▸ Source passage:
____

Specimen Signature Records (SSRs):  These records are to include authenticated signatures, as well as documentation of local limits and conditions imposed by management. Together with a delegation instrument, specimen signature records form part of the comprehensive configuration of the delegated authorities within a department or agency.

The audit team found that signature cards do not always include the information required by individuals regarding the authorities delegated to positions. While individuals, including those responsible for account verification, can perform further research to assist their understanding of a particular delegation, this information should be clearly communicated and readily accessible.

In Phase II, the audit team reviewed the management of the specimen signature records. To the extent that departments and agencies still rely on an exclusively paper-based process, the specimen signature record is an essential control and must be properly managed.

The following issues were observed:

  • SSRs were not always readily available;
  • Parallel systems had incomplete or out-dated information;
  • Records were missing, outdated and/or improperly altered;
  • More than one SSR was present for one person; 
  • SSRs were not updated annually or not updated when the delegation matrix was reviewed;
  • SSRs did not reflect the same Authorities as the current delegation matrix;
  • SSRs for acting appointments were not up-to-date;
  • SSRs were not secured after working hours;
  • SSRs were not updated in a timely manner to reflect the arrival and departure of employees;  and,
  • A list of the authorities delegated was available electronically to the transaction verification unit, but without the authorized signature.

____

▸ What you need to do:
#1 According to the audit excerpt, what must specimen signature records include?
#2 The audit excerpt says the specimen signature record must be properly managed. Explain why, based on the excerpt.

(Spatial reasoning question data)
____

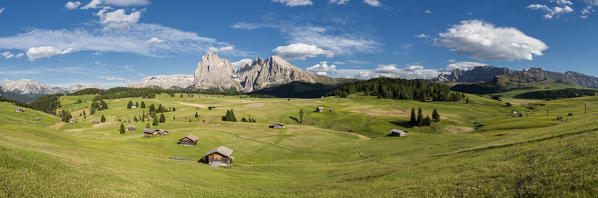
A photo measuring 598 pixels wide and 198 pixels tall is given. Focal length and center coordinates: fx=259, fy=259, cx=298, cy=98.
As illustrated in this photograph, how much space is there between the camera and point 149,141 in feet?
293

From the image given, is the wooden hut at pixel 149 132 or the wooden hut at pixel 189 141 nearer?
the wooden hut at pixel 189 141

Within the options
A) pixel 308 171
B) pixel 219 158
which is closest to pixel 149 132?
pixel 219 158

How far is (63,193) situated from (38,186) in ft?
5.72

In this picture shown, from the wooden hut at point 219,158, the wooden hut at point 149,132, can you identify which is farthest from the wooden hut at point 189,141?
the wooden hut at point 219,158

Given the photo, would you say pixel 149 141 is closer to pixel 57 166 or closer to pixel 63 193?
pixel 57 166

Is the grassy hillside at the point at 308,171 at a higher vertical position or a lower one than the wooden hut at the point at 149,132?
higher

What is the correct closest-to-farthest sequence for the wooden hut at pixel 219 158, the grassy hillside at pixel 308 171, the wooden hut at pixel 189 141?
the grassy hillside at pixel 308 171 < the wooden hut at pixel 219 158 < the wooden hut at pixel 189 141

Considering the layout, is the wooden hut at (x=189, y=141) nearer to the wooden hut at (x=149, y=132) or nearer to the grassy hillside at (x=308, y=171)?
the grassy hillside at (x=308, y=171)

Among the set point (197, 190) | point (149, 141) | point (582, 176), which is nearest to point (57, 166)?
point (197, 190)

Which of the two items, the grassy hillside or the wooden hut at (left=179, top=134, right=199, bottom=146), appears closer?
the grassy hillside

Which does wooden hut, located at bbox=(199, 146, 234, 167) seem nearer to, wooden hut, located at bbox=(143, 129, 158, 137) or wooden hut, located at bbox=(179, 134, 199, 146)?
wooden hut, located at bbox=(179, 134, 199, 146)

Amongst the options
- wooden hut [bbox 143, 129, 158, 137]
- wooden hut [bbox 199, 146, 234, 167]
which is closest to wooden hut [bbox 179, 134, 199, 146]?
wooden hut [bbox 143, 129, 158, 137]

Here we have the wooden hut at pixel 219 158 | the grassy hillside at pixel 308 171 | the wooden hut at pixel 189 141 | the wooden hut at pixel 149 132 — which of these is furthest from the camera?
the wooden hut at pixel 149 132

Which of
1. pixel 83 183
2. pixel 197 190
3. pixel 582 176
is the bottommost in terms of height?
pixel 197 190
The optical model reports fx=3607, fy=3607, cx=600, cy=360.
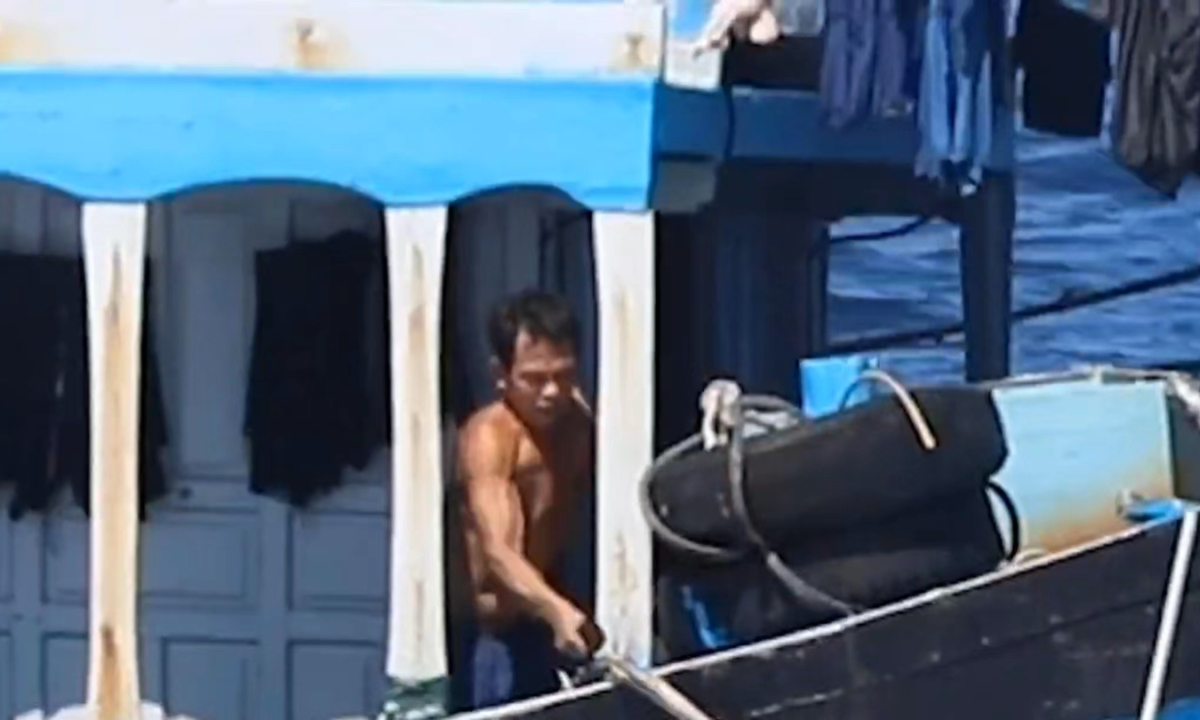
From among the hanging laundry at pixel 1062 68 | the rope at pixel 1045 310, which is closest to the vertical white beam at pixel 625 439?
the hanging laundry at pixel 1062 68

____

▸ Completed exercise:
#1 They must include authenticated signatures and documentation of local limits and conditions imposed by management.

#2 Where departments and agencies still rely on an exclusively paper-based process, the specimen signature record is an essential control. For that reason, it must be properly managed.